Standard Traits

Fe provides several built-in traits that enable core language functionality. Understanding these helps you work effectively with Fe’s type system.

MsgVariant

The MsgVariant trait is automatically implemented for message variants. It provides the selector and return type information needed for ABI compatibility.

trait MsgVariant {
    const SELECTOR: u32
    type Return
}

When you define a message:

msg TokenMsg {
    #[selector = 0xa9059cbb]
    Transfer { to: u256, amount: u256 } -> bool,
}

The compiler generates an implementation like:

// Conceptually generated by the compiler
impl MsgVariant for TokenMsg_Transfer {
    const SELECTOR: u32 = 0xa9059cbb
    type Return = bool
}

This trait enables:

• Type-safe message routing
• Compile-time selector verification
• Generic code over message types

Numeric Traits

Fe provides traits for numeric operations:

Arithmetic

trait Add {
    fn add(self, other: Self) -> Self
}

trait Sub {
    fn sub(self, other: Self) -> Self
}

trait Mul {
    fn mul(self, other: Self) -> Self
}

trait Div {
    fn div(self, other: Self) -> Self
}

Primitive numeric types implement these automatically.

Comparison

trait Eq {
    fn eq(self, other: Self) -> bool
}

trait Ord {
    fn lt(self, other: Self) -> bool
    fn le(self, other: Self) -> bool
    fn gt(self, other: Self) -> bool
    fn ge(self, other: Self) -> bool
}

Common Trait Patterns

While Fe may not have all these as built-ins yet, these patterns are commonly defined:

Default

Provides a default value:

trait Default {
    fn default() -> Self
}

struct Counter {
    value: u256,
}

impl Default for Counter {
    fn default() -> Self {
        Counter { value: 0 }
    }
}

let c = Counter::default()

# # # # # # #

**Short task 1:** Output the part of the Fe standard traits page from "The MsgVariant trait" up to and including "for ABI compatibility.".
**Short task 2:**
Answer these questions using the Fe standard traits page:
(a) What selector is assigned to the Transfer variant of TokenMsg?
(b) Which types implement the arithmetic traits automatically?
(c) What value does the default implementation give the value field of Counter?
The records that come next are separate material from the Fe standard traits page.

# # # # # # #

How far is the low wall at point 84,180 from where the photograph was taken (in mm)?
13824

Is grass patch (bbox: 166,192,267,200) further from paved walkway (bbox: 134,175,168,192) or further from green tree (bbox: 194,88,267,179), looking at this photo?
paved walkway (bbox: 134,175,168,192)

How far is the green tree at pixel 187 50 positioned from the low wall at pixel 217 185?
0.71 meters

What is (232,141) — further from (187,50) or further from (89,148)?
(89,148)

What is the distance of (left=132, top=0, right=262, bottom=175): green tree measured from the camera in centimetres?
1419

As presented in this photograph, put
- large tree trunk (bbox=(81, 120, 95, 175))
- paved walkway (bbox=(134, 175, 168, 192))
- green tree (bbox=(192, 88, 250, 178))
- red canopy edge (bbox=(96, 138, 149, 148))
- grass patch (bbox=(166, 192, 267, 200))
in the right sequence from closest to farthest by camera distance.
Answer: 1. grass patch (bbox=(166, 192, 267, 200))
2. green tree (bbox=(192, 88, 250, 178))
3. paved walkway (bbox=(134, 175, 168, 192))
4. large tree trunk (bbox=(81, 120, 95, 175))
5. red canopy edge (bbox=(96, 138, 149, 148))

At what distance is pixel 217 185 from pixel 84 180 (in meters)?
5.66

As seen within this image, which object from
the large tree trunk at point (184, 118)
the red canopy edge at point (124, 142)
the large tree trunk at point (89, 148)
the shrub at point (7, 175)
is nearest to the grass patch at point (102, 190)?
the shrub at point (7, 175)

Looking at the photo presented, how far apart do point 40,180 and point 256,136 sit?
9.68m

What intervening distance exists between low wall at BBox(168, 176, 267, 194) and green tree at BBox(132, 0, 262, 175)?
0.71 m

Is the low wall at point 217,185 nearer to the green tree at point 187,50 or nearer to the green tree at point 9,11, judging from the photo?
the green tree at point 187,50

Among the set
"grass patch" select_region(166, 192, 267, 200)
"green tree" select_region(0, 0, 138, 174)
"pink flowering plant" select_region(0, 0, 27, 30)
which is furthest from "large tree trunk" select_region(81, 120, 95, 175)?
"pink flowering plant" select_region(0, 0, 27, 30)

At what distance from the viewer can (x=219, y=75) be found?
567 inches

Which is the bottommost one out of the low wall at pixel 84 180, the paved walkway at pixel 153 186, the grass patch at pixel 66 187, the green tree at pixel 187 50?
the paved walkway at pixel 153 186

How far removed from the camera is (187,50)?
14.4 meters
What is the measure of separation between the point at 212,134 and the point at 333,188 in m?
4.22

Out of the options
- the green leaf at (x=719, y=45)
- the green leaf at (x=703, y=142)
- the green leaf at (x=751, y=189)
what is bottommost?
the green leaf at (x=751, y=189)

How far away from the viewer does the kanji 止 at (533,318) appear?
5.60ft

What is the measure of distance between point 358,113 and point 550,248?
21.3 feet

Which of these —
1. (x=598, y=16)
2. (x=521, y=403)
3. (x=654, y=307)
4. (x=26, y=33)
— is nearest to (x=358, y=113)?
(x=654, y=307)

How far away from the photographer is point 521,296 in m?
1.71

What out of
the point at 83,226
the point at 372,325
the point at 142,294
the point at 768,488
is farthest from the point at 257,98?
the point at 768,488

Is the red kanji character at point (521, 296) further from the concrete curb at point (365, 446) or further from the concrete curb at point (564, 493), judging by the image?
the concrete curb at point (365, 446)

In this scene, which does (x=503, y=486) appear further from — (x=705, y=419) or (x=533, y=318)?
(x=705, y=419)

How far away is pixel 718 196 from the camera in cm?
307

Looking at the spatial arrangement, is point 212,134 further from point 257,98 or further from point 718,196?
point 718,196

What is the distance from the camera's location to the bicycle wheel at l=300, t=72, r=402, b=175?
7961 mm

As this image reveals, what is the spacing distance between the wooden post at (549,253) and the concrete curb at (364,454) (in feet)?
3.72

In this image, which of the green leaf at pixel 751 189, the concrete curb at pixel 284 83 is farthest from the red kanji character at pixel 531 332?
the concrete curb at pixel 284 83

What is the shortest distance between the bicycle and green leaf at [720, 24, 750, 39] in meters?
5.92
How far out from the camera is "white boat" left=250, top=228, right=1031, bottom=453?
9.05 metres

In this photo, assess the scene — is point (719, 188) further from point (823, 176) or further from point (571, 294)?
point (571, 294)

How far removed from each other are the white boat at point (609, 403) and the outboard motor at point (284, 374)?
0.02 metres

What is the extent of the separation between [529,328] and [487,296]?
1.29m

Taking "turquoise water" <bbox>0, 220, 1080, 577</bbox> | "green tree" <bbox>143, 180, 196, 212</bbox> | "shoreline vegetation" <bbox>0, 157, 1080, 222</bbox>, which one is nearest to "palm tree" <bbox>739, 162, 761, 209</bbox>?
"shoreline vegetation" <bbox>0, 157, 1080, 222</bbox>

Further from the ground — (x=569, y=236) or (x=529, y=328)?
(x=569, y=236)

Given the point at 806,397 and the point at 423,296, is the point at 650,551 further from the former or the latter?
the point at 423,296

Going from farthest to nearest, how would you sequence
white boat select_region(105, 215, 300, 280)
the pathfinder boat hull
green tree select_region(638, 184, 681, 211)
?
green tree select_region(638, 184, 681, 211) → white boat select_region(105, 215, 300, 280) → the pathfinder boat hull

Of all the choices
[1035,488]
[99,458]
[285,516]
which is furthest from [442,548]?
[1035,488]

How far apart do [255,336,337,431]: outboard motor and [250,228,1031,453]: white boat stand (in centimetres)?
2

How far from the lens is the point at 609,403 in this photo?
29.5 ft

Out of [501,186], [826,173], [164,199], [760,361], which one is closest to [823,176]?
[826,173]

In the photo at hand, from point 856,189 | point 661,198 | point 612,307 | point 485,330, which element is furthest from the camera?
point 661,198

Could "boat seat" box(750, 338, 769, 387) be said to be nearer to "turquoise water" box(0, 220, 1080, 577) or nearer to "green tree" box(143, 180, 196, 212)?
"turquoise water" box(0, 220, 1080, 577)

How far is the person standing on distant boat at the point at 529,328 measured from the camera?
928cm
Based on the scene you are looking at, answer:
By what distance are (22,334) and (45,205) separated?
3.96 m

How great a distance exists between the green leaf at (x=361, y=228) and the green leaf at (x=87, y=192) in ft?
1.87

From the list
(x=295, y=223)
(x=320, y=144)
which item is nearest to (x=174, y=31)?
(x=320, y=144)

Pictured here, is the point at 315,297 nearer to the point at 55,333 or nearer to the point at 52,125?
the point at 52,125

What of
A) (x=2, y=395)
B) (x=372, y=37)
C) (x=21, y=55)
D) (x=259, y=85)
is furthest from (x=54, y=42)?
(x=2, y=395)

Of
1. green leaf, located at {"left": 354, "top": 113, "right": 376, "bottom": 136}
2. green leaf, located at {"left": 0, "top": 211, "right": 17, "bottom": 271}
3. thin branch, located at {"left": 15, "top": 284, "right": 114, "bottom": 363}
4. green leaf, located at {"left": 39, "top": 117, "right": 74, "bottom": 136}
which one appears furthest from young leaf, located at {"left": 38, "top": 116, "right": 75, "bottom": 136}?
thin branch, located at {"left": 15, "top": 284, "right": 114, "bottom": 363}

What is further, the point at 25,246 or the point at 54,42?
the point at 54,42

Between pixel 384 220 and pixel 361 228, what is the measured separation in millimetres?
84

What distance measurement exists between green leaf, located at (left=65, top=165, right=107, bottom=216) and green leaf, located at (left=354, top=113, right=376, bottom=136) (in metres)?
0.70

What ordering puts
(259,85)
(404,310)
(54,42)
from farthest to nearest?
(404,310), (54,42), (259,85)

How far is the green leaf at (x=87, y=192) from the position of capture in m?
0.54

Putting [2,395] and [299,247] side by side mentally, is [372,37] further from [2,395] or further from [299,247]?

# # # # # # #

**Exercise solution 1:**
The MsgVariant trait is automatically implemented for message variants. It provides the selector and return type information needed for ABI compatibility.

**Exercise solution 2:**
(a) 0xa9059cbb
(b) Primitive numeric types
(c) 0